A gamma wave is a pattern of neural oscillation in humans with a frequency between 25 and 100 Hz, though 40 Hz is typical.

According to a popular theory, gamma waves may be implicated in creating the unity of conscious perception (the binding problem). However, there is no agreement on the theory; as a researcher suggests:

Gamma waves were initially ignored before the development of digital electroencephalography as analog electroencephalography is restricted to recording and measuring rhythms that are usually less than 25 Hz. One of the earliest reports on them was in 1964 using recordings of the electrical activity of electrodes implanted in the visual cortex of awake monkeys.

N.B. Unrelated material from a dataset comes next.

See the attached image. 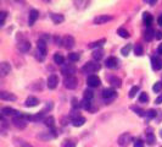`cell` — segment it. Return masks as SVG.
Instances as JSON below:
<instances>
[{"instance_id":"16","label":"cell","mask_w":162,"mask_h":147,"mask_svg":"<svg viewBox=\"0 0 162 147\" xmlns=\"http://www.w3.org/2000/svg\"><path fill=\"white\" fill-rule=\"evenodd\" d=\"M38 17H39V11L35 10V9L31 10L29 17H28V25H29V26H33V25L35 23V21L38 20Z\"/></svg>"},{"instance_id":"46","label":"cell","mask_w":162,"mask_h":147,"mask_svg":"<svg viewBox=\"0 0 162 147\" xmlns=\"http://www.w3.org/2000/svg\"><path fill=\"white\" fill-rule=\"evenodd\" d=\"M20 147H33V146H32V145H29V143H27V142H25V141H21Z\"/></svg>"},{"instance_id":"18","label":"cell","mask_w":162,"mask_h":147,"mask_svg":"<svg viewBox=\"0 0 162 147\" xmlns=\"http://www.w3.org/2000/svg\"><path fill=\"white\" fill-rule=\"evenodd\" d=\"M152 21H154V19H152V15H151L150 13H144V14H143V22H144V25H145L147 28L151 26Z\"/></svg>"},{"instance_id":"31","label":"cell","mask_w":162,"mask_h":147,"mask_svg":"<svg viewBox=\"0 0 162 147\" xmlns=\"http://www.w3.org/2000/svg\"><path fill=\"white\" fill-rule=\"evenodd\" d=\"M132 110L133 112H135L139 117H146V112L144 110V109H141V108H139V107H135V106H133L132 107Z\"/></svg>"},{"instance_id":"28","label":"cell","mask_w":162,"mask_h":147,"mask_svg":"<svg viewBox=\"0 0 162 147\" xmlns=\"http://www.w3.org/2000/svg\"><path fill=\"white\" fill-rule=\"evenodd\" d=\"M103 56H104V50H103V49H95V50L93 52V58H94L95 60L99 61Z\"/></svg>"},{"instance_id":"6","label":"cell","mask_w":162,"mask_h":147,"mask_svg":"<svg viewBox=\"0 0 162 147\" xmlns=\"http://www.w3.org/2000/svg\"><path fill=\"white\" fill-rule=\"evenodd\" d=\"M12 123H14V125H15L17 129H25V127L27 126V121L21 117V112H19V113L14 117Z\"/></svg>"},{"instance_id":"13","label":"cell","mask_w":162,"mask_h":147,"mask_svg":"<svg viewBox=\"0 0 162 147\" xmlns=\"http://www.w3.org/2000/svg\"><path fill=\"white\" fill-rule=\"evenodd\" d=\"M111 20H112V16H110V15H99L94 19V23L95 25H104Z\"/></svg>"},{"instance_id":"43","label":"cell","mask_w":162,"mask_h":147,"mask_svg":"<svg viewBox=\"0 0 162 147\" xmlns=\"http://www.w3.org/2000/svg\"><path fill=\"white\" fill-rule=\"evenodd\" d=\"M6 16H8V13H6V11H2V13H0V17H2V21H0V26H4Z\"/></svg>"},{"instance_id":"35","label":"cell","mask_w":162,"mask_h":147,"mask_svg":"<svg viewBox=\"0 0 162 147\" xmlns=\"http://www.w3.org/2000/svg\"><path fill=\"white\" fill-rule=\"evenodd\" d=\"M82 107H83L86 110H92V101L83 99V101H82Z\"/></svg>"},{"instance_id":"20","label":"cell","mask_w":162,"mask_h":147,"mask_svg":"<svg viewBox=\"0 0 162 147\" xmlns=\"http://www.w3.org/2000/svg\"><path fill=\"white\" fill-rule=\"evenodd\" d=\"M155 142H156V136H155V134L152 132V129H149L147 132H146V143L154 145Z\"/></svg>"},{"instance_id":"40","label":"cell","mask_w":162,"mask_h":147,"mask_svg":"<svg viewBox=\"0 0 162 147\" xmlns=\"http://www.w3.org/2000/svg\"><path fill=\"white\" fill-rule=\"evenodd\" d=\"M161 90H162V82H156L154 86H152V91L155 92V93H158V92H161Z\"/></svg>"},{"instance_id":"30","label":"cell","mask_w":162,"mask_h":147,"mask_svg":"<svg viewBox=\"0 0 162 147\" xmlns=\"http://www.w3.org/2000/svg\"><path fill=\"white\" fill-rule=\"evenodd\" d=\"M134 53H135V55H138V56H141V55L144 54L143 45H141V44H135V45H134Z\"/></svg>"},{"instance_id":"44","label":"cell","mask_w":162,"mask_h":147,"mask_svg":"<svg viewBox=\"0 0 162 147\" xmlns=\"http://www.w3.org/2000/svg\"><path fill=\"white\" fill-rule=\"evenodd\" d=\"M134 147H144V142L141 140H137L134 142Z\"/></svg>"},{"instance_id":"17","label":"cell","mask_w":162,"mask_h":147,"mask_svg":"<svg viewBox=\"0 0 162 147\" xmlns=\"http://www.w3.org/2000/svg\"><path fill=\"white\" fill-rule=\"evenodd\" d=\"M37 48H38V52H39L43 56L46 55V42H44L43 39H39L38 43H37Z\"/></svg>"},{"instance_id":"33","label":"cell","mask_w":162,"mask_h":147,"mask_svg":"<svg viewBox=\"0 0 162 147\" xmlns=\"http://www.w3.org/2000/svg\"><path fill=\"white\" fill-rule=\"evenodd\" d=\"M94 98V92L92 90H86L84 91V99H88V101H92Z\"/></svg>"},{"instance_id":"42","label":"cell","mask_w":162,"mask_h":147,"mask_svg":"<svg viewBox=\"0 0 162 147\" xmlns=\"http://www.w3.org/2000/svg\"><path fill=\"white\" fill-rule=\"evenodd\" d=\"M62 147H76V143L72 140H65L62 143Z\"/></svg>"},{"instance_id":"23","label":"cell","mask_w":162,"mask_h":147,"mask_svg":"<svg viewBox=\"0 0 162 147\" xmlns=\"http://www.w3.org/2000/svg\"><path fill=\"white\" fill-rule=\"evenodd\" d=\"M51 20H52V22L55 25H59V23H61V22L65 21V17L61 14H51Z\"/></svg>"},{"instance_id":"21","label":"cell","mask_w":162,"mask_h":147,"mask_svg":"<svg viewBox=\"0 0 162 147\" xmlns=\"http://www.w3.org/2000/svg\"><path fill=\"white\" fill-rule=\"evenodd\" d=\"M19 112L17 110H15L14 108H10V107H4L3 109H2V114H3V117H8V115H16Z\"/></svg>"},{"instance_id":"25","label":"cell","mask_w":162,"mask_h":147,"mask_svg":"<svg viewBox=\"0 0 162 147\" xmlns=\"http://www.w3.org/2000/svg\"><path fill=\"white\" fill-rule=\"evenodd\" d=\"M105 39L103 38V39H99V41H96V42H93V43H90L89 44V48H92V49H101V47L105 44Z\"/></svg>"},{"instance_id":"50","label":"cell","mask_w":162,"mask_h":147,"mask_svg":"<svg viewBox=\"0 0 162 147\" xmlns=\"http://www.w3.org/2000/svg\"><path fill=\"white\" fill-rule=\"evenodd\" d=\"M157 23H158L160 26H162V14L158 16V19H157Z\"/></svg>"},{"instance_id":"29","label":"cell","mask_w":162,"mask_h":147,"mask_svg":"<svg viewBox=\"0 0 162 147\" xmlns=\"http://www.w3.org/2000/svg\"><path fill=\"white\" fill-rule=\"evenodd\" d=\"M54 61H55V64H57V65H63L65 63V59H63V56L61 55V54H59V53H56L55 55H54Z\"/></svg>"},{"instance_id":"11","label":"cell","mask_w":162,"mask_h":147,"mask_svg":"<svg viewBox=\"0 0 162 147\" xmlns=\"http://www.w3.org/2000/svg\"><path fill=\"white\" fill-rule=\"evenodd\" d=\"M10 72H11V65L8 61H3L0 64V74H2V76H8Z\"/></svg>"},{"instance_id":"36","label":"cell","mask_w":162,"mask_h":147,"mask_svg":"<svg viewBox=\"0 0 162 147\" xmlns=\"http://www.w3.org/2000/svg\"><path fill=\"white\" fill-rule=\"evenodd\" d=\"M139 102H141V103H147V102H149V96H147L146 92H141V93H140V96H139Z\"/></svg>"},{"instance_id":"5","label":"cell","mask_w":162,"mask_h":147,"mask_svg":"<svg viewBox=\"0 0 162 147\" xmlns=\"http://www.w3.org/2000/svg\"><path fill=\"white\" fill-rule=\"evenodd\" d=\"M63 84H65V87L67 90H74L78 86V79L76 76H68L65 79Z\"/></svg>"},{"instance_id":"10","label":"cell","mask_w":162,"mask_h":147,"mask_svg":"<svg viewBox=\"0 0 162 147\" xmlns=\"http://www.w3.org/2000/svg\"><path fill=\"white\" fill-rule=\"evenodd\" d=\"M105 64H106V66L109 69H117L120 66V60L117 58H115V56H110V58L106 59Z\"/></svg>"},{"instance_id":"15","label":"cell","mask_w":162,"mask_h":147,"mask_svg":"<svg viewBox=\"0 0 162 147\" xmlns=\"http://www.w3.org/2000/svg\"><path fill=\"white\" fill-rule=\"evenodd\" d=\"M151 67L155 70V71H158L162 69V60L158 58V56H152L151 58Z\"/></svg>"},{"instance_id":"49","label":"cell","mask_w":162,"mask_h":147,"mask_svg":"<svg viewBox=\"0 0 162 147\" xmlns=\"http://www.w3.org/2000/svg\"><path fill=\"white\" fill-rule=\"evenodd\" d=\"M157 53H158L160 55H162V43L158 45V48H157Z\"/></svg>"},{"instance_id":"14","label":"cell","mask_w":162,"mask_h":147,"mask_svg":"<svg viewBox=\"0 0 162 147\" xmlns=\"http://www.w3.org/2000/svg\"><path fill=\"white\" fill-rule=\"evenodd\" d=\"M62 44L66 49H72L74 47V38L72 36H65L63 41H62Z\"/></svg>"},{"instance_id":"47","label":"cell","mask_w":162,"mask_h":147,"mask_svg":"<svg viewBox=\"0 0 162 147\" xmlns=\"http://www.w3.org/2000/svg\"><path fill=\"white\" fill-rule=\"evenodd\" d=\"M155 103H156V104H161V103H162V95L158 96V97L155 99Z\"/></svg>"},{"instance_id":"4","label":"cell","mask_w":162,"mask_h":147,"mask_svg":"<svg viewBox=\"0 0 162 147\" xmlns=\"http://www.w3.org/2000/svg\"><path fill=\"white\" fill-rule=\"evenodd\" d=\"M76 66L73 65V64H63L62 66H61V72L63 74V75L66 76V77H68V76H73L74 74H76Z\"/></svg>"},{"instance_id":"27","label":"cell","mask_w":162,"mask_h":147,"mask_svg":"<svg viewBox=\"0 0 162 147\" xmlns=\"http://www.w3.org/2000/svg\"><path fill=\"white\" fill-rule=\"evenodd\" d=\"M44 124H45L46 126H49L50 129H54V127H55V119H54V117H48V118H45V119H44Z\"/></svg>"},{"instance_id":"22","label":"cell","mask_w":162,"mask_h":147,"mask_svg":"<svg viewBox=\"0 0 162 147\" xmlns=\"http://www.w3.org/2000/svg\"><path fill=\"white\" fill-rule=\"evenodd\" d=\"M38 103H39V101H38V98L34 97V96H29V97L26 99V107H35Z\"/></svg>"},{"instance_id":"41","label":"cell","mask_w":162,"mask_h":147,"mask_svg":"<svg viewBox=\"0 0 162 147\" xmlns=\"http://www.w3.org/2000/svg\"><path fill=\"white\" fill-rule=\"evenodd\" d=\"M72 107H73V109H78L82 107V102H78L77 98H72Z\"/></svg>"},{"instance_id":"51","label":"cell","mask_w":162,"mask_h":147,"mask_svg":"<svg viewBox=\"0 0 162 147\" xmlns=\"http://www.w3.org/2000/svg\"><path fill=\"white\" fill-rule=\"evenodd\" d=\"M161 136H162V130H161Z\"/></svg>"},{"instance_id":"45","label":"cell","mask_w":162,"mask_h":147,"mask_svg":"<svg viewBox=\"0 0 162 147\" xmlns=\"http://www.w3.org/2000/svg\"><path fill=\"white\" fill-rule=\"evenodd\" d=\"M155 38H156V39H162V31H156Z\"/></svg>"},{"instance_id":"19","label":"cell","mask_w":162,"mask_h":147,"mask_svg":"<svg viewBox=\"0 0 162 147\" xmlns=\"http://www.w3.org/2000/svg\"><path fill=\"white\" fill-rule=\"evenodd\" d=\"M155 34H156V32H155L151 27H149V28H146V31L144 32V38H145L147 42H151V41L155 38Z\"/></svg>"},{"instance_id":"39","label":"cell","mask_w":162,"mask_h":147,"mask_svg":"<svg viewBox=\"0 0 162 147\" xmlns=\"http://www.w3.org/2000/svg\"><path fill=\"white\" fill-rule=\"evenodd\" d=\"M68 59L71 61H78L80 59V55L78 53H71V54H68Z\"/></svg>"},{"instance_id":"48","label":"cell","mask_w":162,"mask_h":147,"mask_svg":"<svg viewBox=\"0 0 162 147\" xmlns=\"http://www.w3.org/2000/svg\"><path fill=\"white\" fill-rule=\"evenodd\" d=\"M146 4H150V5H155L156 4V0H145Z\"/></svg>"},{"instance_id":"38","label":"cell","mask_w":162,"mask_h":147,"mask_svg":"<svg viewBox=\"0 0 162 147\" xmlns=\"http://www.w3.org/2000/svg\"><path fill=\"white\" fill-rule=\"evenodd\" d=\"M117 34H120L122 38H128V37H129V33H128V31H126L124 28H118V31H117Z\"/></svg>"},{"instance_id":"1","label":"cell","mask_w":162,"mask_h":147,"mask_svg":"<svg viewBox=\"0 0 162 147\" xmlns=\"http://www.w3.org/2000/svg\"><path fill=\"white\" fill-rule=\"evenodd\" d=\"M100 67H101V66H100V64H99L98 61H88L87 64L83 65L82 71H83L84 74H94V72L99 71Z\"/></svg>"},{"instance_id":"12","label":"cell","mask_w":162,"mask_h":147,"mask_svg":"<svg viewBox=\"0 0 162 147\" xmlns=\"http://www.w3.org/2000/svg\"><path fill=\"white\" fill-rule=\"evenodd\" d=\"M0 99L3 101H9V102H15L17 99V97L11 93V92H6V91H2L0 92Z\"/></svg>"},{"instance_id":"24","label":"cell","mask_w":162,"mask_h":147,"mask_svg":"<svg viewBox=\"0 0 162 147\" xmlns=\"http://www.w3.org/2000/svg\"><path fill=\"white\" fill-rule=\"evenodd\" d=\"M86 121H87V120H86V118L80 115L79 118H77V119L72 120V124H73V126H76V127H79V126L84 125V124H86Z\"/></svg>"},{"instance_id":"3","label":"cell","mask_w":162,"mask_h":147,"mask_svg":"<svg viewBox=\"0 0 162 147\" xmlns=\"http://www.w3.org/2000/svg\"><path fill=\"white\" fill-rule=\"evenodd\" d=\"M116 97H117V93L113 88H105L103 91V98L105 99V102L107 104H110V102H112Z\"/></svg>"},{"instance_id":"37","label":"cell","mask_w":162,"mask_h":147,"mask_svg":"<svg viewBox=\"0 0 162 147\" xmlns=\"http://www.w3.org/2000/svg\"><path fill=\"white\" fill-rule=\"evenodd\" d=\"M138 92H139V86H133L129 91V98H134Z\"/></svg>"},{"instance_id":"9","label":"cell","mask_w":162,"mask_h":147,"mask_svg":"<svg viewBox=\"0 0 162 147\" xmlns=\"http://www.w3.org/2000/svg\"><path fill=\"white\" fill-rule=\"evenodd\" d=\"M31 42L29 41H27V39H22V41H20L19 42V44H17V49L20 50V52H22V53H27L29 49H31Z\"/></svg>"},{"instance_id":"7","label":"cell","mask_w":162,"mask_h":147,"mask_svg":"<svg viewBox=\"0 0 162 147\" xmlns=\"http://www.w3.org/2000/svg\"><path fill=\"white\" fill-rule=\"evenodd\" d=\"M59 85V77L57 75H55V74H51V75L48 77L46 80V86L50 88V90H55Z\"/></svg>"},{"instance_id":"26","label":"cell","mask_w":162,"mask_h":147,"mask_svg":"<svg viewBox=\"0 0 162 147\" xmlns=\"http://www.w3.org/2000/svg\"><path fill=\"white\" fill-rule=\"evenodd\" d=\"M109 81H110V84H111L113 87H121V86H122V81H121L120 77L111 76V77H109Z\"/></svg>"},{"instance_id":"2","label":"cell","mask_w":162,"mask_h":147,"mask_svg":"<svg viewBox=\"0 0 162 147\" xmlns=\"http://www.w3.org/2000/svg\"><path fill=\"white\" fill-rule=\"evenodd\" d=\"M132 141H133L132 135L129 132H123L122 135H120V137L117 140V143H118L120 147H128Z\"/></svg>"},{"instance_id":"34","label":"cell","mask_w":162,"mask_h":147,"mask_svg":"<svg viewBox=\"0 0 162 147\" xmlns=\"http://www.w3.org/2000/svg\"><path fill=\"white\" fill-rule=\"evenodd\" d=\"M130 49H132V44H127L126 47H123V48L121 49V54L124 55V56H127V55L130 53Z\"/></svg>"},{"instance_id":"32","label":"cell","mask_w":162,"mask_h":147,"mask_svg":"<svg viewBox=\"0 0 162 147\" xmlns=\"http://www.w3.org/2000/svg\"><path fill=\"white\" fill-rule=\"evenodd\" d=\"M157 113H158V112H156V110H154V109H149V110L146 112V117H145V118H146L147 120L154 119V118H156Z\"/></svg>"},{"instance_id":"8","label":"cell","mask_w":162,"mask_h":147,"mask_svg":"<svg viewBox=\"0 0 162 147\" xmlns=\"http://www.w3.org/2000/svg\"><path fill=\"white\" fill-rule=\"evenodd\" d=\"M87 84L89 87H99L101 85V81L96 75H89L87 79Z\"/></svg>"}]
</instances>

The idea that distinct regions in the brain were being stimulated simultaneously was suggested by the finding in 1988 that two neurons oscillate synchronously (though they are not directly connected) when a single external object stimulates their respective receptive fields. Subsequent experiments by many others demonstrated this phenomenon in a wide range of visual cognition. In particular, Francis Crick and Christof Koch in 1990 argued that there is a significant relation between the binding problem and the problem of visual consciousness and, as a result, that synchronous 40 Hz oscillations may be causally implicated in visual awareness as well as in visual binding. Later the same authors expressed skepticism over the idea that 40 Hz oscillations are a sufficient condition for visual awareness.

A number of experiments conducted by Dr. Rodolfo Llinás, MD, PhD, supports a hypothesis that the basis for consciousness in awake states and dreaming is 40-Hz oscillations throughout the cortical mantle in the form of thalamocortical iterative recurrent activity. In two papers entitled "Coherent 40-Hz oscillation characterizes dream state in humans” (Rodolfo Llinás and Urs Ribary, Proc Natl Acad Sci USA 90:2078-2081, 1993) and "Of dreaming and wakefulness” (Llinas & Pare, 1991), Llinás proposes that the conjunction into a single cognitive event could come about by the concurrent summation of specific and nonspecific 40-Hz activity along the radial dendritic axis of given cortical elements, and that the resonance is modulated by the brainstem and is given content by sensory input in the awake state and intrinsic activity during dreaming. According to Llinás’ hypothesis, known as the thalamocortical dialogue hypothesis for consciousness, the 40-Hz oscillation seen in wakefulness and in dreaming is proposed to be a correlate of cognition, resultant from coherent 40-Hz resonance between thalamocortical-specific and nonspecific loops. In Llinás & Ribary (1993), the authors propose that the specific loops give the content of cognition, and that a nonspecific loop gives the temporal binding required for the unity of cognitive experience.